Ce n’est pas le problème de Me Verdier. Il n’hésite pas à parler de l’ »état de non-droit dans lequel baigne l’université française » :
«Je suis juriste, je ne suis pas sociologue. Je veux que le service public soit construit sur des bases légales. Je n’invente rien, je mets juste des textes bout à bout. »
Les choses semblent s’accélérer ces jours-ci. Coup sur coup, les 23 et 24 septembre, les tribunaux administratifs de Lyon et de Paris, deux poids-lourds, lui ont donné raison. Un revirement spectaculaire, puisqu’ils avaient jusque-là tranché en faveur de l’université. Le 25 septembre, victoire à Orléans aussi. Les universités sont temporairement tenues d’inscrire ces étudiants dans le master 2 qu’ils demandaient, et doivent leur verser des indemnités, entre 1.000 et 2.000 euros.
Légal ou pas ?
Les tribunaux administratifs n’ont pas encore jugé « au fond » (Note de FV : 2 décisions au fond existent déjà sur le principe). Ils ne font qu’exprimer un doute sur la légalité de la sélection. Cela suffit pour mettre l’université dans tous ses états.
Déjà en mars dernier, dans un communiqué, la Conférence des présidents d’université (CPU) avait alerté le gouvernement sur » la fragilité juridique » de la sélection en M2. « Il est urgent que ce point soit réglé », écrivait l’instance de représentation des universités, « afin que nos établissements puissent pratiquer cette sélection à l’entrée en M2 sans s’exposer à des risques de contentieux ».

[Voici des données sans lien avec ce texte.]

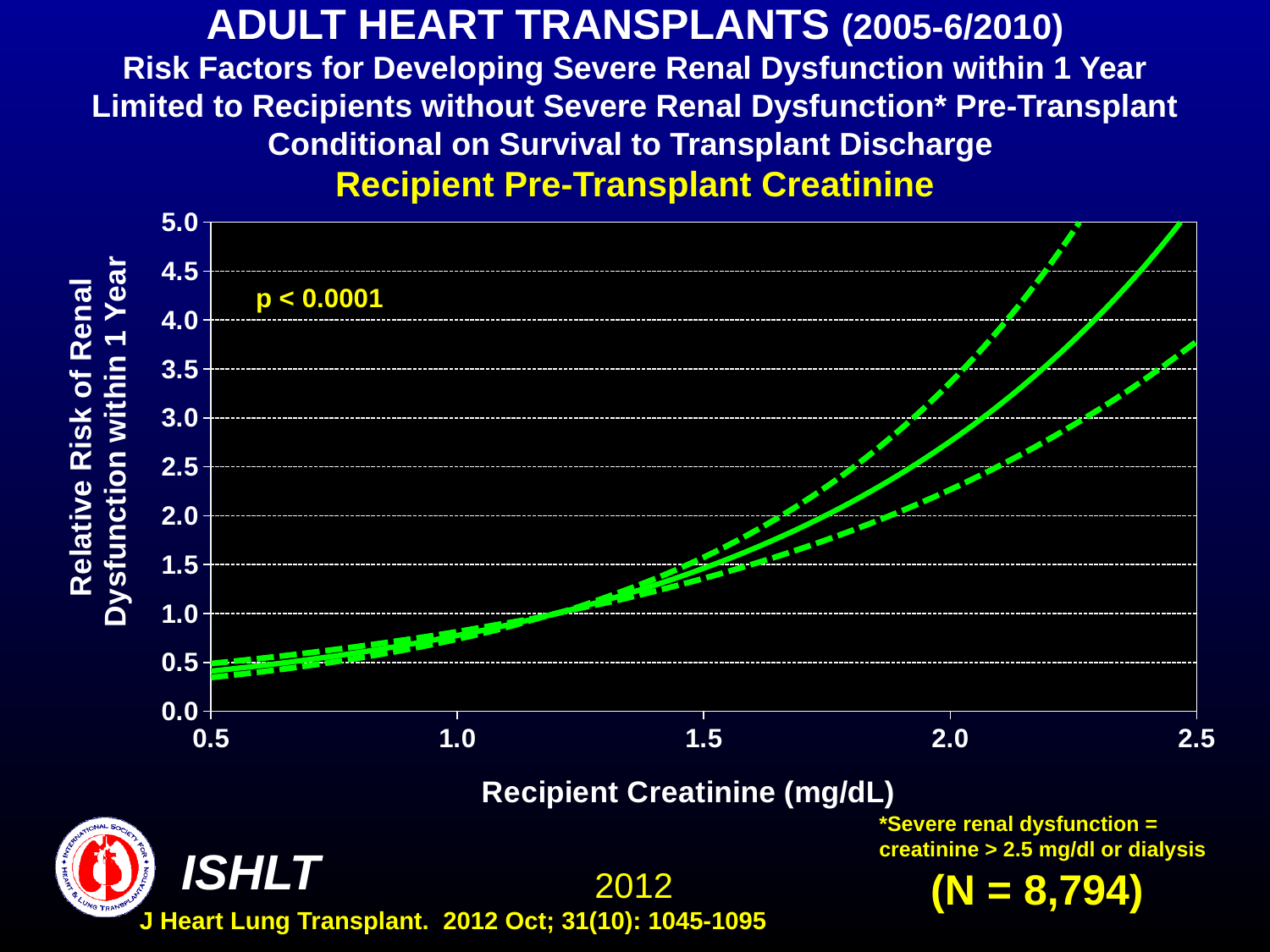
Is the value of the solid line at a recipient creatinine of 1.5 mg/dL greater or less than 1.0? greater Does the relative risk of renal dysfunction rise or fall as recipient creatinine increases along the x axis? rise How many lines (solid and dashed) are plotted on the chart? 3 What is the highest value shown on the y axis? 5.0 Is the value of the solid line at a recipient creatinine of 1.0 mg/dL greater or less than 1.0? less What p-value is printed on the chart? p < 0.0001 Is the value of the solid line at a recipient creatinine of 1.5 mg/dL greater or less than 2.0? less What kind of chart is shown on the slide? line chart What is the label of the x axis? Recipient Creatinine (mg/dL) What is the lowest recipient creatinine value shown on the x axis? 0.5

Le secrétariat à l’enseignement supérieur préfère botter en touche. Thierry Mandon, lors de sa conférence de presse de rentrée, reconnaît que « le problème n’a que trop duré » et qu’il y a des aspects juridiques qui méritent d’être précisés ». Mais il renvoie prudemment à un « Comité de suivi master ». Celui-ci devrait trancher d’ici la fin de l’année. En clair : attendons.
Pas de place…
Anne Fraïsse, la très remuante présidente de Montpellier 3, n’en a pas l’intention. A la rentrée, elle a dû inscrire une étudiante en master 2 après que cette dernière a fait un recours en justice. La présidente estime que plus de 400 étudiants pourraient ainsi se rebiffer. Elle explique :
« Mais on est obligé de sélectionner ! On n’a pas l’encadrement pour accepter davantage d’étudiants. En info-communication, j’avais 64 candidats pour 20 places ! Je ne vais pas en prendre 64 ! »
Elle n’a pas assez d’enseignants, ni d’entreprises qui veuillent les accueillir en stage. « Puisque le ministère ne veut pas trancher, on a fait appel au Conseil d’Etat pour avoir une décision claire ».
Comme les tribunaux administratifs depuis plus d’un an, le Conseil d’Etat ne pourra qu’émettre un doute sérieux sur la légalité de la sélection. Me Verdier attend avec impatience les premiers jugements au fond. « Grenoble doit se prononcer fin octobre », assure-t-il. Les grandes manœuvres ne font que commencer.